Prompt: Would you print only the lines running from the one with "Produktbild för Hermes" to the final line of the data below, word for word and without pictures?

Stored data:
[Start of section]
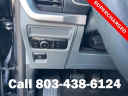 Thumbnail image of 2023 Ford F-150 at Lugoff Ford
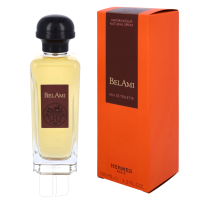 Produktbild för Hermes Bel Ami Edt Spray 100 ml Herr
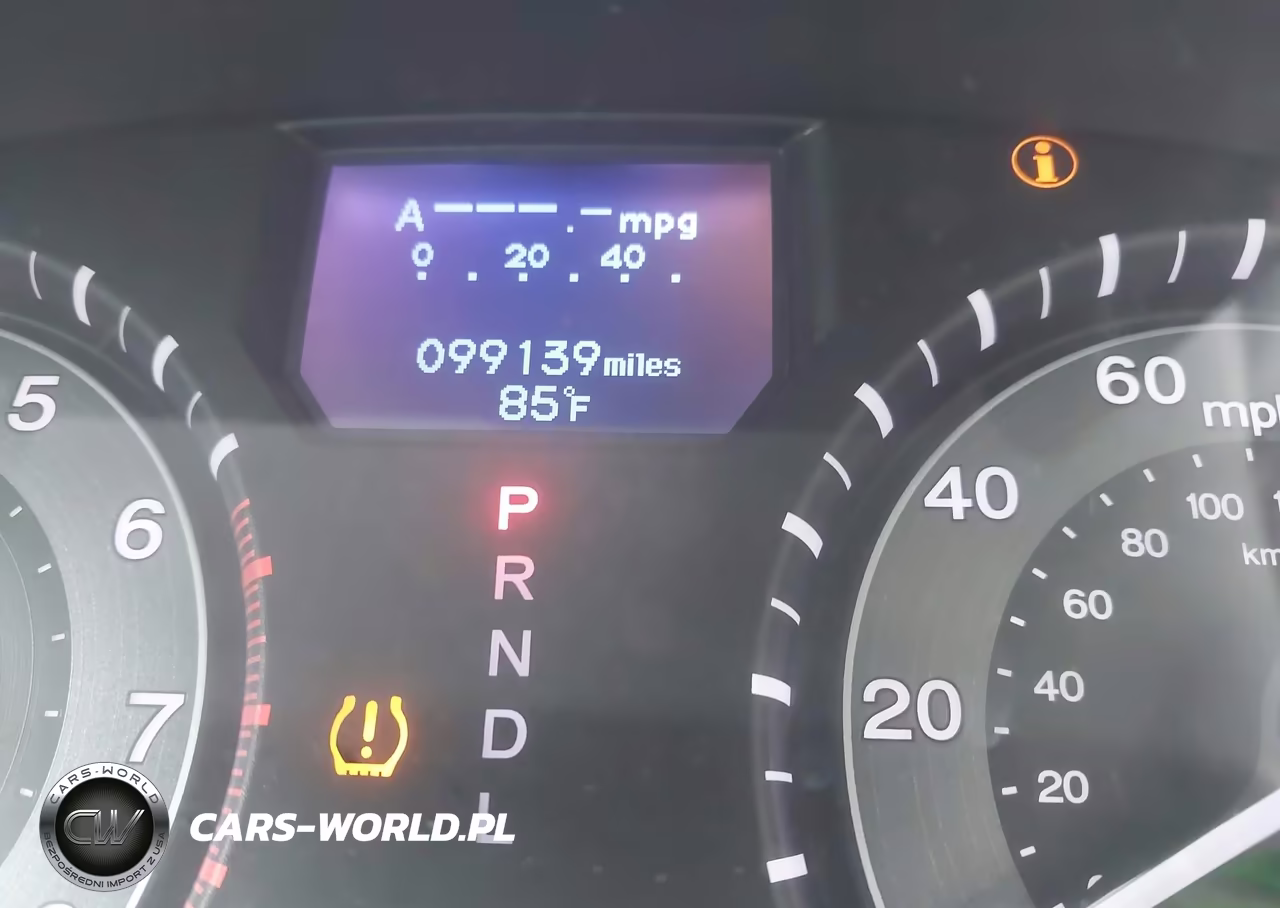 2016 Honda Odyssey Touring-Touring Elite VIN:5FNRL5H92GB059240 - 15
[End of section]
Response:
 Produktbild för Hermes Bel Ami Edt Spray 100 ml Herr
 2016 Honda Odyssey Touring-Touring Elite VIN:5FNRL5H92GB059240 - 15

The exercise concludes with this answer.